We're going to continue to build, fuel and accelerate the Nike portfolio, said Chief Executive Mark Parker, addressing a crowd during an investor day held in New York.

Tremendous opportunity still exists to grow the Nike brand organically, and the company will continue to launch game-changing innovations, Parker said.

Some $23 billion of that overall $27 billion revenue target will come from the Nike brand itself, executives said.

The world's largest athletic shoe and clothing maker is stressing growth in emerging markets and through its younger non-Nike brands as it faces largely mature markets in the United States, Europe and Japan.

Company executives listed different businesses that would double in size within five years, from Nike's China business to its owned stores and online unit to popular brands like Converse and Hurley, currently worth $2 billion and $200 million, respectively.

The company, whose signature swoosh logo is recognized around the world, derives most of its profit from Nike-branded gear, but its smaller brands are among the fastest-growing, in part because they extend the reach of the athletic company.

Think of Converse as an inspired-by-basketball brand. It drifts into other areas -- into music, into rock and roll ... where Nike wouldn't go, said Eunan McLaughlin, president of Nike's affiliates unit.

Converse is only owned and managed by Nike in the United States and Canada, leaving room for Nike to expand earnings and revenue as it takes control in China and the U.K., he said.

Shares of Nike are up 41 percent since January 2009, but fell 2.8 percent on Wednesday.

Susquehanna Financial analyst Christopher Svezia said there was a lot of hype before the meeting, as many investors hoped for news regarding Nike's retail strategy.

People like what they're saying but I don't know if anybody's getting their socks knocked off, Svezia said. It's not a revolution, it's an evolution. He said investors may also have concerns about the costs of Nike's planned growth.


Beaverton, Oregon-based Nike posted overall revenue of $19.2 billion in its full fiscal year ended May 31, 2009.

Parker reiterated the company's long-term growth targets, which call for high-single-digit revenue growth and earnings per share growth in the mid-teens on a percentage basis.

Nike Brand President Charlie Denson said the growth of the middle class around the world would guide the brand to new audiences. Over 70 percent of the company's future growth would come from outside North America, executives said, from 60 percent today.

Nike's China business -- its second-biggest market -- will double within five years, the company said.

Nike sells mainly through wholesale channels, but also operates its own fleet of stores, including 472 factory stores in 33 countries.

In an interview on the meeting's sidelines, CEO Parker said Nike's store expansion would focus on smaller stores instead of the very large Niketown stores it opened in the past.

I don't think you'll see more of the ... mega footprints that we have today as much as smaller footprints that we can showcase the best of the category product, Parker said.

In addition to stores that focus on a particular brand like Nike or Converse, Jeanne Jackson, head of Nike's direct-to-consumer business, said there would be more smaller stores focusing on a single category, like soccer or running.

The company expects to add between 250 and 300 owned Nike stores across the globe within five years.

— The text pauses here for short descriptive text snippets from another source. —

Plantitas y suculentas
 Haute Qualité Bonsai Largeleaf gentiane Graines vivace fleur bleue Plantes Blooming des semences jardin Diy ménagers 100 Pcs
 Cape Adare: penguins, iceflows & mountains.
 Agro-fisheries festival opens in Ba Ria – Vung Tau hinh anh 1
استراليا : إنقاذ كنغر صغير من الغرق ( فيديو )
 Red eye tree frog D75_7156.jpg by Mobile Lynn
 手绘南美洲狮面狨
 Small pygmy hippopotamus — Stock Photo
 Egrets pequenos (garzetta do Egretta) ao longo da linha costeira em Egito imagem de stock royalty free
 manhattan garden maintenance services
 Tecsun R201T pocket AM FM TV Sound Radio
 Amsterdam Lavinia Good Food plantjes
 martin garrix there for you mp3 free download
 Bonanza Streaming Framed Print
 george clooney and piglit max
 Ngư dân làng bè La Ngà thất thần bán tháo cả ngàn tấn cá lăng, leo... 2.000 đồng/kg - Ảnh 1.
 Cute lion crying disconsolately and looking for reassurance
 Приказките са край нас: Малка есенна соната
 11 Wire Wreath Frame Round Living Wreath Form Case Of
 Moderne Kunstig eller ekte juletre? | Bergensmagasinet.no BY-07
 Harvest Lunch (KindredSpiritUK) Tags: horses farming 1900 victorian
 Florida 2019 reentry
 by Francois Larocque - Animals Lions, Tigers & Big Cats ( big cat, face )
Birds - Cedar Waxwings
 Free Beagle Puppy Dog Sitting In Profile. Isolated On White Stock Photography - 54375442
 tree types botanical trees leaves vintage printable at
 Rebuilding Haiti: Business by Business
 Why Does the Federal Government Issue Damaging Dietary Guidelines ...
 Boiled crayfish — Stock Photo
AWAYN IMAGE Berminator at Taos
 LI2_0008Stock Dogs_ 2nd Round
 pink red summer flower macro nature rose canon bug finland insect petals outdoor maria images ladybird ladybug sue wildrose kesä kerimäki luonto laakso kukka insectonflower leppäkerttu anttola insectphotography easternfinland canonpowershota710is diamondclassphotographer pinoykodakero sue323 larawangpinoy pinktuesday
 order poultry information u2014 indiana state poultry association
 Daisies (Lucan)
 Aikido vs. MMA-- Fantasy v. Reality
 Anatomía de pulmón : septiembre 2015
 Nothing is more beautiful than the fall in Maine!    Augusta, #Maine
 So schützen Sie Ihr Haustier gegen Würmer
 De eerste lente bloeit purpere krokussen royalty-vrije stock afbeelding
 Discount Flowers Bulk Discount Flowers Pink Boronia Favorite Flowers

It is planning a related $500 million to $600 million in capital spending over that same period.

It expects the direct-to-consumer businesses -- which includes its owned stores and online business -- to double by 2015. It was about $2.4 billion in fiscal 2009.

Parker said the company's cumulative free cash flow from operations should hit $12 billion by 2015. Nike will continue to grow its dividend and will spend $5 billion in share buybacks over the next five years, he said.

Nike shares closed at $75.21 on the New York Stock Exchange, down $2.14.